►

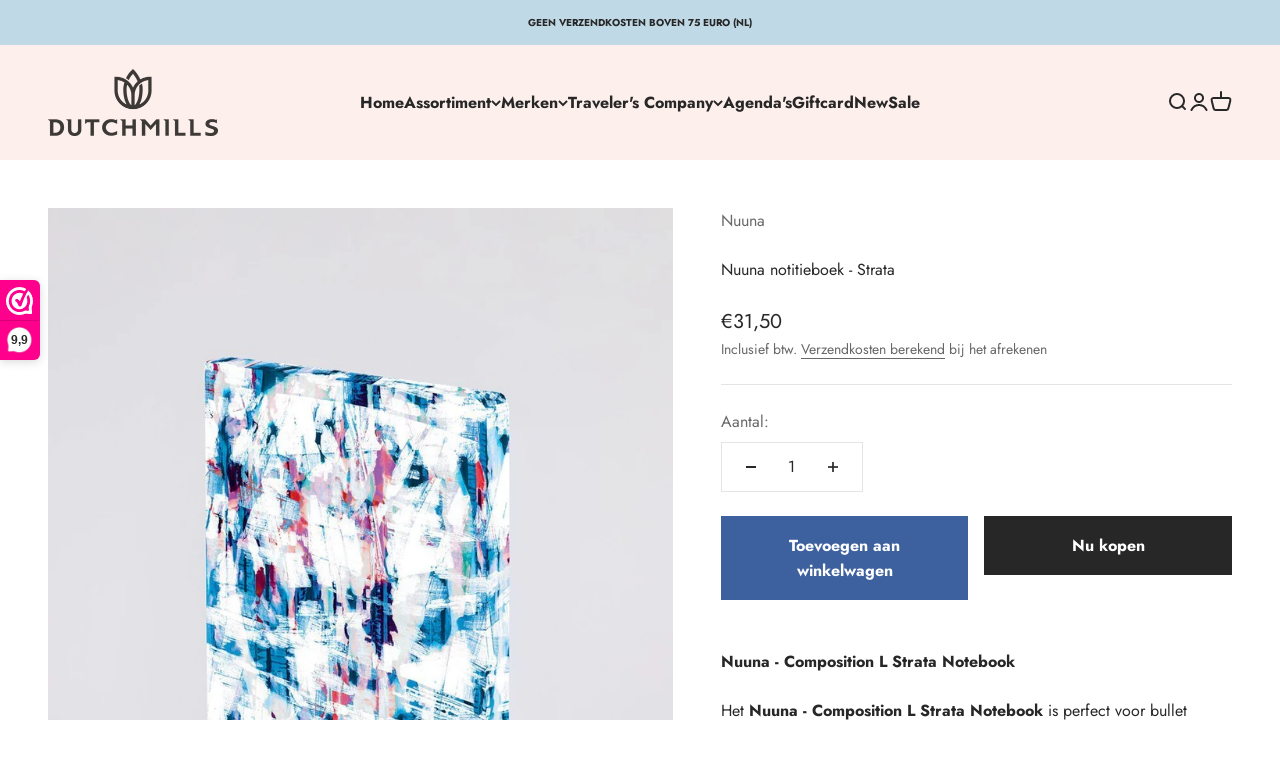

--- FILE ---
content_type: text/javascript;charset=UTF-8
request_url: https://www.webwinkelkeur.nl/apps/shopify/script.php?shop=dutchmills.myshopify.com
body_size: -33
content:
    _webwinkelkeur_id = 1209630;
(function(url,id){var script=document.createElement('script');script.async=true;script.src=url+'/sidebar.js?id='+id+'&c='+cachebuster(10,id);var ref=document.getElementsByTagName('script')[0];ref.parentNode.insertBefore(script,ref);function cachebuster(refreshMinutes,id){var now=Date.now();var interval=refreshMinutes*60e3;var shift=(Math.sin(id)||0)*interval;return Math.floor((now+shift)/interval);}})("https:\/\/dashboard.webwinkelkeur.nl", _webwinkelkeur_id);
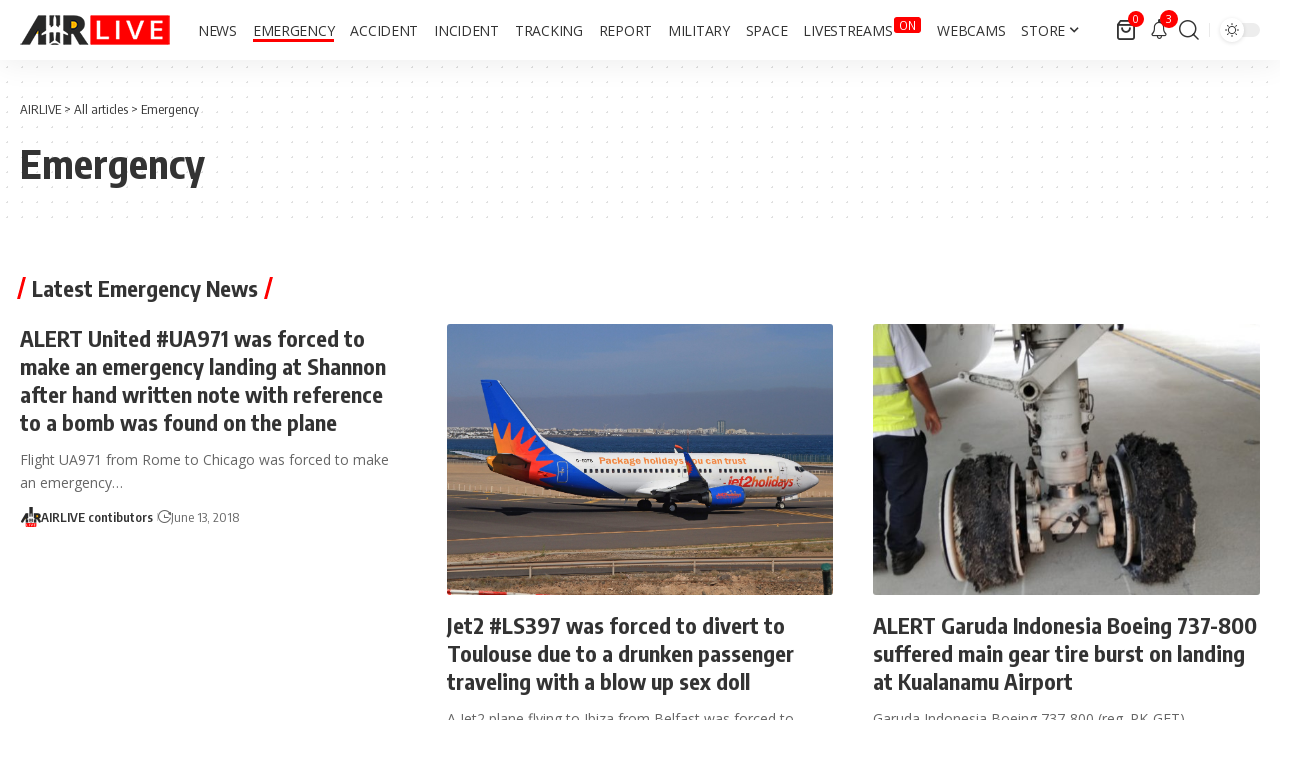

--- FILE ---
content_type: text/html; charset=utf-8
request_url: https://www.google.com/recaptcha/api2/aframe
body_size: 269
content:
<!DOCTYPE HTML><html><head><meta http-equiv="content-type" content="text/html; charset=UTF-8"></head><body><script nonce="GBQwb9WCYP1wCcj-JjGAgA">/** Anti-fraud and anti-abuse applications only. See google.com/recaptcha */ try{var clients={'sodar':'https://pagead2.googlesyndication.com/pagead/sodar?'};window.addEventListener("message",function(a){try{if(a.source===window.parent){var b=JSON.parse(a.data);var c=clients[b['id']];if(c){var d=document.createElement('img');d.src=c+b['params']+'&rc='+(localStorage.getItem("rc::a")?sessionStorage.getItem("rc::b"):"");window.document.body.appendChild(d);sessionStorage.setItem("rc::e",parseInt(sessionStorage.getItem("rc::e")||0)+1);localStorage.setItem("rc::h",'1769824207553');}}}catch(b){}});window.parent.postMessage("_grecaptcha_ready", "*");}catch(b){}</script></body></html>

--- FILE ---
content_type: application/javascript; charset=utf-8
request_url: https://fundingchoicesmessages.google.com/f/AGSKWxU7REtWRmuioWvk9gwWxGrA368wkD20qP3tb-f_iMNWBNE4htWcTiKgYwp6TizI3US6vmQjtiys_L8Fd8VIZAt49LZ8Yr_Hw2zQv54oewRJI7KRCaOJ3wvdySXQzfdnn2JFJyFBehX0z7Fxdpc7suKjKy1RgXwHbRHgacUESdJ0UNuIuRYrmz5UxuO5/_/ad_right./adtop300./728_ad_/small_ad./iframe_ad_
body_size: -1285
content:
window['47f691f1-4fa3-4028-8379-ad60a733e006'] = true;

◄

Write every record out again exactly; no pictures belong in the copy.

◆ **Written solution**
--- FILE ---
content_type: text/javascript;charset=UTF-8
request_url: https://www.webwinkelkeur.nl/apps/shopify/script.php?shop=dutchmills.myshopify.com
body_size: -33
content:
    _webwinkelkeur_id = 1209630;
(function(url,id){var script=document.createElement('script');script.async=true;script.src=url+'/sidebar.js?id='+id+'&c='+cachebuster(10,id);var ref=document.getElementsByTagName('script')[0];ref.parentNode.insertBefore(script,ref);function cachebuster(refreshMinutes,id){var now=Date.now();var interval=refreshMinutes*60e3;var shift=(Math.sin(id)||0)*interval;return Math.floor((now+shift)/interval);}})("https:\/\/dashboard.webwinkelkeur.nl", _webwinkelkeur_id);

--- FILE ---
content_type: text/html; charset=utf-8
request_url: https://www.google.com/recaptcha/api2/aframe
body_size: 269
content:
<!DOCTYPE HTML><html><head><meta http-equiv="content-type" content="text/html; charset=UTF-8"></head><body><script nonce="GBQwb9WCYP1wCcj-JjGAgA">/** Anti-fraud and anti-abuse applications only. See google.com/recaptcha */ try{var clients={'sodar':'https://pagead2.googlesyndication.com/pagead/sodar?'};window.addEventListener("message",function(a){try{if(a.source===window.parent){var b=JSON.parse(a.data);var c=clients[b['id']];if(c){var d=document.createElement('img');d.src=c+b['params']+'&rc='+(localStorage.getItem("rc::a")?sessionStorage.getItem("rc::b"):"");window.document.body.appendChild(d);sessionStorage.setItem("rc::e",parseInt(sessionStorage.getItem("rc::e")||0)+1);localStorage.setItem("rc::h",'1769824207553');}}}catch(b){}});window.parent.postMessage("_grecaptcha_ready", "*");}catch(b){}</script></body></html>

--- FILE ---
content_type: application/javascript; charset=utf-8
request_url: https://fundingchoicesmessages.google.com/f/AGSKWxU7REtWRmuioWvk9gwWxGrA368wkD20qP3tb-f_iMNWBNE4htWcTiKgYwp6TizI3US6vmQjtiys_L8Fd8VIZAt49LZ8Yr_Hw2zQv54oewRJI7KRCaOJ3wvdySXQzfdnn2JFJyFBehX0z7Fxdpc7suKjKy1RgXwHbRHgacUESdJ0UNuIuRYrmz5UxuO5/_/ad_right./adtop300./728_ad_/small_ad./iframe_ad_
body_size: -1285
content:
window['47f691f1-4fa3-4028-8379-ad60a733e006'] = true;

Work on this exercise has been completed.